▶ Given exercise
Could you collect every line of the data below that contains the word "people"?

▶ Material supplied
* * * * * * *

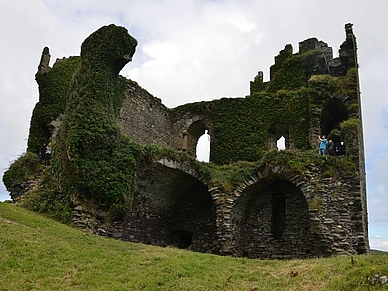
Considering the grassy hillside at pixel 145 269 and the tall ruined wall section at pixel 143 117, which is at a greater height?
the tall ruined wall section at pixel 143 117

* * * * * * *

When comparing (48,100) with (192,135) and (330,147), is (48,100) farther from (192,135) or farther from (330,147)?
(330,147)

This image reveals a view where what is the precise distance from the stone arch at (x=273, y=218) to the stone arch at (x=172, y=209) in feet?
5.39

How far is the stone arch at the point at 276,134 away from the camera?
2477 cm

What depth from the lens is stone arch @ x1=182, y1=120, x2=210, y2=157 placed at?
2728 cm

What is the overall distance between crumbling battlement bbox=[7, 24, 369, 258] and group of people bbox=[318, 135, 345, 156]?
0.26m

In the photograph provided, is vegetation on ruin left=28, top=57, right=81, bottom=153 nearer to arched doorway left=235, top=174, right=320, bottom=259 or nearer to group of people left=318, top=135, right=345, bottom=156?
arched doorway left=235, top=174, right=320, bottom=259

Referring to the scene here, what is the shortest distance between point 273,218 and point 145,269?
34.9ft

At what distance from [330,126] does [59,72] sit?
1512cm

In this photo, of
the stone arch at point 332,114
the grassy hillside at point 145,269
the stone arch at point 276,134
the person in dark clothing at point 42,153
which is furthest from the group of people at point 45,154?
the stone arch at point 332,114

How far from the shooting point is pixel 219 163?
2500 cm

* * * * * * *

▶ The completed task
What is the overall distance between crumbling battlement bbox=[7, 24, 369, 258] and group of people bbox=[318, 135, 345, 156]?
In the photograph provided, is vegetation on ruin left=28, top=57, right=81, bottom=153 nearer to arched doorway left=235, top=174, right=320, bottom=259 or nearer to group of people left=318, top=135, right=345, bottom=156?
which is furthest from the group of people at point 45,154?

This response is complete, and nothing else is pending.